++++ Task material ++++

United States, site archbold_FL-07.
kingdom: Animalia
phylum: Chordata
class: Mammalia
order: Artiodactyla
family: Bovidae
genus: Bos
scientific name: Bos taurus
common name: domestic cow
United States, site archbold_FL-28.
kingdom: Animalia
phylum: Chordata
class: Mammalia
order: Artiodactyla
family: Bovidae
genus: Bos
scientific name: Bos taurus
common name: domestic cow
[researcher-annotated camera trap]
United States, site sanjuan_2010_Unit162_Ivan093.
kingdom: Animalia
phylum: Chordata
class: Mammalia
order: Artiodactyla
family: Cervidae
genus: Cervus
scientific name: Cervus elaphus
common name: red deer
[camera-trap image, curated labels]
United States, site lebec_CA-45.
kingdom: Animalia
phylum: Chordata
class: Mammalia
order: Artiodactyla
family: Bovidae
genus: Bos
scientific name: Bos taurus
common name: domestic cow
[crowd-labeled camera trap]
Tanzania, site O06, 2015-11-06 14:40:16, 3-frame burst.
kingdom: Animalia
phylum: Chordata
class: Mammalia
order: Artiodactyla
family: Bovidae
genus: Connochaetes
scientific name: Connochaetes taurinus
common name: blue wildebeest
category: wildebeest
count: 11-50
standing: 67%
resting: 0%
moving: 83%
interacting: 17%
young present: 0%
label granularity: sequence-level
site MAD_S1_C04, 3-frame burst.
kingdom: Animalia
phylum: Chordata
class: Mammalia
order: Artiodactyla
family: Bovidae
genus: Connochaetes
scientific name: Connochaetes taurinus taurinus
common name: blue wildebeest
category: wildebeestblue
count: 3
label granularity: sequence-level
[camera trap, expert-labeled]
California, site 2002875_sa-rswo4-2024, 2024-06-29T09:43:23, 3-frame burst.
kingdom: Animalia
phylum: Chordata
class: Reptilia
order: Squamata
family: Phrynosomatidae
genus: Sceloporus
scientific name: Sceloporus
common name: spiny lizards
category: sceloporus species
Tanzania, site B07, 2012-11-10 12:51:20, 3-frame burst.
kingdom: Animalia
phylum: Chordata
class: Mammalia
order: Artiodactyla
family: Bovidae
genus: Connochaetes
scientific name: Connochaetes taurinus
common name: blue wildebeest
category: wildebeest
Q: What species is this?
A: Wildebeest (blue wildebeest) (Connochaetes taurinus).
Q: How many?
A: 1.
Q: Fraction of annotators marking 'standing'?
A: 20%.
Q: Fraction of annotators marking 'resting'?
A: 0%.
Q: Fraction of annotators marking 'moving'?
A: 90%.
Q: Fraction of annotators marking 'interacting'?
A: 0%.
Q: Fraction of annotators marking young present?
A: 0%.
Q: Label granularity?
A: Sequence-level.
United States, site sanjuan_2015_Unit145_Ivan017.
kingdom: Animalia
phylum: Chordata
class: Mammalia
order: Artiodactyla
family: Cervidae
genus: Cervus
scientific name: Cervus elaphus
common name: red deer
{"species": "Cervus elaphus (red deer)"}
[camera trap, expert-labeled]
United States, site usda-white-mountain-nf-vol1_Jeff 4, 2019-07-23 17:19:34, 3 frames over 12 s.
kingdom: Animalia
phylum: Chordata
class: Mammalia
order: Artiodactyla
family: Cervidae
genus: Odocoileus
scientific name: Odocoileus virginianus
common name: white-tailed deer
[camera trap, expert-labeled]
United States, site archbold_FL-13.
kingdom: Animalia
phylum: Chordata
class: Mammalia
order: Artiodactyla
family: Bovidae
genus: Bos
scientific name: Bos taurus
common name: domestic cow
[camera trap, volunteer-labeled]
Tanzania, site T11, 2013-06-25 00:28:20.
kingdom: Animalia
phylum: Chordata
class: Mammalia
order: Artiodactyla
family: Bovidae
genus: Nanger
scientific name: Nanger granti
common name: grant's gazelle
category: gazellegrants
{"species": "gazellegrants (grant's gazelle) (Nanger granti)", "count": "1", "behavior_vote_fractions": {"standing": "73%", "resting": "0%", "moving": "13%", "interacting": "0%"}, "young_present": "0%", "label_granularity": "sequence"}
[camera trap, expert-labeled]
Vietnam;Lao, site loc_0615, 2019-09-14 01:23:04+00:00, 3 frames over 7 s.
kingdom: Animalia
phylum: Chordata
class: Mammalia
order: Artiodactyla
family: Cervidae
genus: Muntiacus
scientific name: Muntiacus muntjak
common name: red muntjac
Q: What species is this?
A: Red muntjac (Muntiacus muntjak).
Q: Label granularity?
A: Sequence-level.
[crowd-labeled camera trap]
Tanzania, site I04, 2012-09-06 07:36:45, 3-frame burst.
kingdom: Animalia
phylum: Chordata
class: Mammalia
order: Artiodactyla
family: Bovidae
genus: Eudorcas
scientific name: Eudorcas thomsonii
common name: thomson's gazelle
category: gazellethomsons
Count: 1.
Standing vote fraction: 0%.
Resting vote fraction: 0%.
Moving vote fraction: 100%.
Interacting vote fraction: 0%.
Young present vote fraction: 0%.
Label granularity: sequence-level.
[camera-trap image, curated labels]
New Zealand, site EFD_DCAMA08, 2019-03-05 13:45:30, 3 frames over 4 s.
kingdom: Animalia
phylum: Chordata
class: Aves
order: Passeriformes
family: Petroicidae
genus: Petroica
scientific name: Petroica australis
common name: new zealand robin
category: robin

++++

= Work instructions =
Restate the listing in full, preserving every word.

= Answer to this exercise =
United States, site archbold_FL-07.
kingdom: Animalia
phylum: Chordata
class: Mammalia
order: Artiodactyla
family: Bovidae
genus: Bos
scientific name: Bos taurus
common name: domestic cow
United States, site archbold_FL-28.
kingdom: Animalia
phylum: Chordata
class: Mammalia
order: Artiodactyla
family: Bovidae
genus: Bos
scientific name: Bos taurus
common name: domestic cow
[researcher-annotated camera trap]
United States, site sanjuan_2010_Unit162_Ivan093.
kingdom: Animalia
phylum: Chordata
class: Mammalia
order: Artiodactyla
family: Cervidae
genus: Cervus
scientific name: Cervus elaphus
common name: red deer
[camera-trap image, curated labels]
United States, site lebec_CA-45.
kingdom: Animalia
phylum: Chordata
class: Mammalia
order: Artiodactyla
family: Bovidae
genus: Bos
scientific name: Bos taurus
common name: domestic cow
[crowd-labeled camera trap]
Tanzania, site O06, 2015-11-06 14:40:16, 3-frame burst.
kingdom: Animalia
phylum: Chordata
class: Mammalia
order: Artiodactyla
family: Bovidae
genus: Connochaetes
scientific name: Connochaetes taurinus
common name: blue wildebeest
category: wildebeest
count: 11-50
standing: 67%
resting: 0%
moving: 83%
interacting: 17%
young present: 0%
label granularity: sequence-level
site MAD_S1_C04, 3-frame burst.
kingdom: Animalia
phylum: Chordata
class: Mammalia
order: Artiodactyla
family: Bovidae
genus: Connochaetes
scientific name: Connochaetes taurinus taurinus
common name: blue wildebeest
category: wildebeestblue
count: 3
label granularity: sequence-level
[camera trap, expert-labeled]
California, site 2002875_sa-rswo4-2024, 2024-06-29T09:43:23, 3-frame burst.
kingdom: Animalia
phylum: Chordata
class: Reptilia
order: Squamata
family: Phrynosomatidae
genus: Sceloporus
scientific name: Sceloporus
common name: spiny lizards
category: sceloporus species
Tanzania, site B07, 2012-11-10 12:51:20, 3-frame burst.
kingdom: Animalia
phylum: Chordata
class: Mammalia
order: Artiodactyla
family: Bovidae
genus: Connochaetes
scientific name: Connochaetes taurinus
common name: blue wildebeest
category: wildebeest
Q: What species is this?
A: Wildebeest (blue wildebeest) (Connochaetes taurinus).
Q: How many?
A: 1.
Q: Fraction of annotators marking 'standing'?
A: 20%.
Q: Fraction of annotators marking 'resting'?
A: 0%.
Q: Fraction of annotators marking 'moving'?
A: 90%.
Q: Fraction of annotators marking 'interacting'?
A: 0%.
Q: Fraction of annotators marking young present?
A: 0%.
Q: Label granularity?
A: Sequence-level.
United States, site sanjuan_2015_Unit145_Ivan017.
kingdom: Animalia
phylum: Chordata
class: Mammalia
order: Artiodactyla
family: Cervidae
genus: Cervus
scientific name: Cervus elaphus
common name: red deer
{"species": "Cervus elaphus (red deer)"}
[camera trap, expert-labeled]
United States, site usda-white-mountain-nf-vol1_Jeff 4, 2019-07-23 17:19:34, 3 frames over 12 s.
kingdom: Animalia
phylum: Chordata
class: Mammalia
order: Artiodactyla
family: Cervidae
genus: Odocoileus
scientific name: Odocoileus virginianus
common name: white-tailed deer
[camera trap, expert-labeled]
United States, site archbold_FL-13.
kingdom: Animalia
phylum: Chordata
class: Mammalia
order: Artiodactyla
family: Bovidae
genus: Bos
scientific name: Bos taurus
common name: domestic cow
[camera trap, volunteer-labeled]
Tanzania, site T11, 2013-06-25 00:28:20.
kingdom: Animalia
phylum: Chordata
class: Mammalia
order: Artiodactyla
family: Bovidae
genus: Nanger
scientific name: Nanger granti
common name: grant's gazelle
category: gazellegrants
{"species": "gazellegrants (grant's gazelle) (Nanger granti)", "count": "1", "behavior_vote_fractions": {"standing": "73%", "resting": "0%", "moving": "13%", "interacting": "0%"}, "young_present": "0%", "label_granularity": "sequence"}
[camera trap, expert-labeled]
Vietnam;Lao, site loc_0615, 2019-09-14 01:23:04+00:00, 3 frames over 7 s.
kingdom: Animalia
phylum: Chordata
class: Mammalia
order: Artiodactyla
family: Cervidae
genus: Muntiacus
scientific name: Muntiacus muntjak
common name: red muntjac
Q: What species is this?
A: Red muntjac (Muntiacus muntjak).
Q: Label granularity?
A: Sequence-level.
[crowd-labeled camera trap]
Tanzania, site I04, 2012-09-06 07:36:45, 3-frame burst.
kingdom: Animalia
phylum: Chordata
class: Mammalia
order: Artiodactyla
family: Bovidae
genus: Eudorcas
scientific name: Eudorcas thomsonii
common name: thomson's gazelle
category: gazellethomsons
Count: 1.
Standing vote fraction: 0%.
Resting vote fraction: 0%.
Moving vote fraction: 100%.
Interacting vote fraction: 0%.
Young present vote fraction: 0%.
Label granularity: sequence-level.
[camera-trap image, curated labels]
New Zealand, site EFD_DCAMA08, 2019-03-05 13:45:30, 3 frames over 4 s.
kingdom: Animalia
phylum: Chordata
class: Aves
order: Passeriformes
family: Petroicidae
genus: Petroica
scientific name: Petroica australis
common name: new zealand robin
category: robin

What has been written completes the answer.